Was vor 4 Monaten als StudentInnenstreik gegen die Erhöhung von Studiengebühren begonnen hat, hat längst eine politische Krise der Regierung ausgelöst. Mittlerweile beginnt die Protestwelle auch die restliche Bevölkerung mitzureißen.
Wie überall wurden auch in Kanada im letzten Jahr umfassende Sparmaßnahmen seitens der liberalen Regierung beschlossen. Unter anderem sollen die Studiengebühren in Québec über die nächsten 7 Jahre um 82% angehoben werden. Gegen diese Erhöhung lehnen sich die Studierenden auf, vor allem angesichts der Millionen, welche unterdes in Bankenrettung und die korrupte Bauindustrie fließen. Nachdem Kampagnen und Demonstrationen monatelang von der Regierung übergangen worden waren, entschieden sich die Studierenden für einen unbefristeten Streik. Am 13. Februar machte die Université Laval den Anfang. Nur 10 Tage später befanden sich offiziell bereits 40.000 StudentInnen im Streik – eine Zahl, die binnen weniger Wochen auf fast 180.000 anwuchs.
Organisation
Dies war möglich, da die fortschrittliche Studierendenvertretung ASSÉ aktiv für einen Streik eintrat, in Versammlungen die Studierenden über einen Streik abstimmen ließ und ihnen so die Möglichkeit gab ihrem Unmut einen bewussten Ausdruck zu geben. Universitäten, an denen ASSÉ stark ist, dienten als Vorbild für etliche andere Bildungseinrichtungen. So breiteten sich die Streiks schnell aus. Aus ASSÉ und anderen unabhängigen Assoziationen bildete sich das Bündnis CLASSE, welches die eher konservativen Vertretungen FEUQ und FECQ dazu brachte, die Streiks zu unterstützen. Bei der Planung hilfreich waren zudem organisatorische Struktur und politische Tradition der Studierendenvertretungen. Nach direkt-demokratischem Prinzip entscheiden gewählte RepräsentantInnen auf Generalversammlungen wöchentlich über das weitere Vorgehen.
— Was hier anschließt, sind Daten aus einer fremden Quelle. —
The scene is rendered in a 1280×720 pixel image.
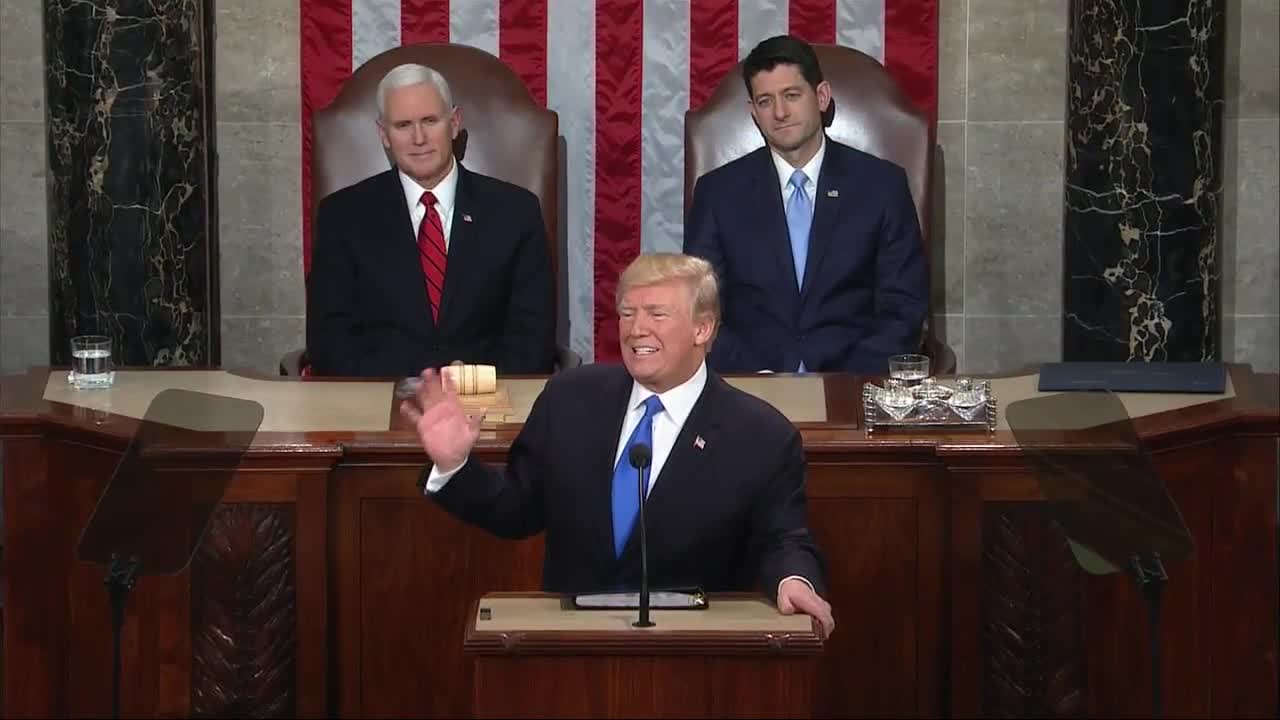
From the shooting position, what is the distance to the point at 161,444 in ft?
11.9

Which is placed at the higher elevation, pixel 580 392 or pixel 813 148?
pixel 813 148

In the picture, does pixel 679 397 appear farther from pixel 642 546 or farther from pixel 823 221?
pixel 823 221

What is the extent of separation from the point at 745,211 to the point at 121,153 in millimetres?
2080

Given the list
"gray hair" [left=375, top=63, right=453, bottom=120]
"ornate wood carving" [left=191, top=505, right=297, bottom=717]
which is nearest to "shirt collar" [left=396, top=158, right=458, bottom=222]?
"gray hair" [left=375, top=63, right=453, bottom=120]

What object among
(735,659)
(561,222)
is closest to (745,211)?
(561,222)

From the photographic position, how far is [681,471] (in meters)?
3.81

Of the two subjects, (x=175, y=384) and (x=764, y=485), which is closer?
(x=764, y=485)

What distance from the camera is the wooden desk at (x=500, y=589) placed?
173 inches

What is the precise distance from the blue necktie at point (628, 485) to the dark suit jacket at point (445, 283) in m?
2.07

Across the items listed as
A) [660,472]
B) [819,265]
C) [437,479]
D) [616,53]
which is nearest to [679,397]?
[660,472]

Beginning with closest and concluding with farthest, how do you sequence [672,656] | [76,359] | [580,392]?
1. [672,656]
2. [580,392]
3. [76,359]

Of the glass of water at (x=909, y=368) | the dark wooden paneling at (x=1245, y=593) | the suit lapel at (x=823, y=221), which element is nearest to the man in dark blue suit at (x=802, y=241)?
the suit lapel at (x=823, y=221)

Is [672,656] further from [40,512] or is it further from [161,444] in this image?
[40,512]

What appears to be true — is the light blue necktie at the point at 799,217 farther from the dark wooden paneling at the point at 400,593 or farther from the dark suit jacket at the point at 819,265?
the dark wooden paneling at the point at 400,593
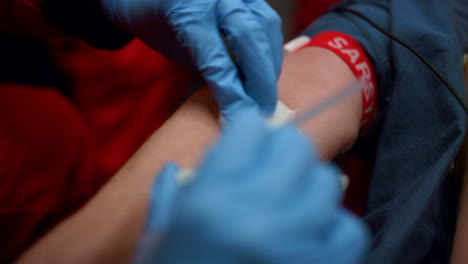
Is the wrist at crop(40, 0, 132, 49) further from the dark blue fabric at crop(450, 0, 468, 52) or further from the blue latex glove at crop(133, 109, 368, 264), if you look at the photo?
the dark blue fabric at crop(450, 0, 468, 52)

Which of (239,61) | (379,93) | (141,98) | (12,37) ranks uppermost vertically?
(239,61)

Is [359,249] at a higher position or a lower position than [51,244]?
higher

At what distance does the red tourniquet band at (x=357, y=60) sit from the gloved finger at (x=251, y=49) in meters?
0.27

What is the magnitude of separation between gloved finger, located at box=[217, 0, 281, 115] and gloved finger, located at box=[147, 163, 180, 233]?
283 millimetres

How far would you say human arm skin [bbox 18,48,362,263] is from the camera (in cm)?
57

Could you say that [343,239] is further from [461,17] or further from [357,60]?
[461,17]

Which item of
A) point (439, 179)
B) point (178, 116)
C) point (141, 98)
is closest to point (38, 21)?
point (141, 98)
In kollektiver Zusammenarbeit, u.a. in freiwilligen Streikkomitees, wurde ein breites Spektrum an Demonstrationsformen an den Tag gelegt, was es der Regierung in den folgenden Wochen verunmöglichte, die Proteste einfach „auszusitzen.“ Am 22. März zog ein Marsch von etwa 300.000 Menschen durch Montreal und übertraf damit die großen Demonstrationen gegen Kanadas Beteiligung am Irakkrieg 2003.
Die Regierung Jean Charests begann daraufhin alle Register zu ziehen, um die Streiks zu brechen: Im April wurden gerichtliche Verfügungen erlassen, welche die Streiks für illegal erklärten. So wurde verboten, Streikposten zu errichten und den Universitätsbetrieb zu stören. Lehrende wurde beordert vor leeren Hörsälen zu unterrichten. Doch trotz enormem Polizeiaufgebot und rechtlichen Drohungen blieben die Verordnungen völlig wirkungslos – sie wurden einfach ignoriert. Lehrende solidarisierten sich nun mit den Protesten und weigerten sich, zu unterrichten. Sie stellten somit den ersten wichtigen Bündnispartner der Studierenden dar.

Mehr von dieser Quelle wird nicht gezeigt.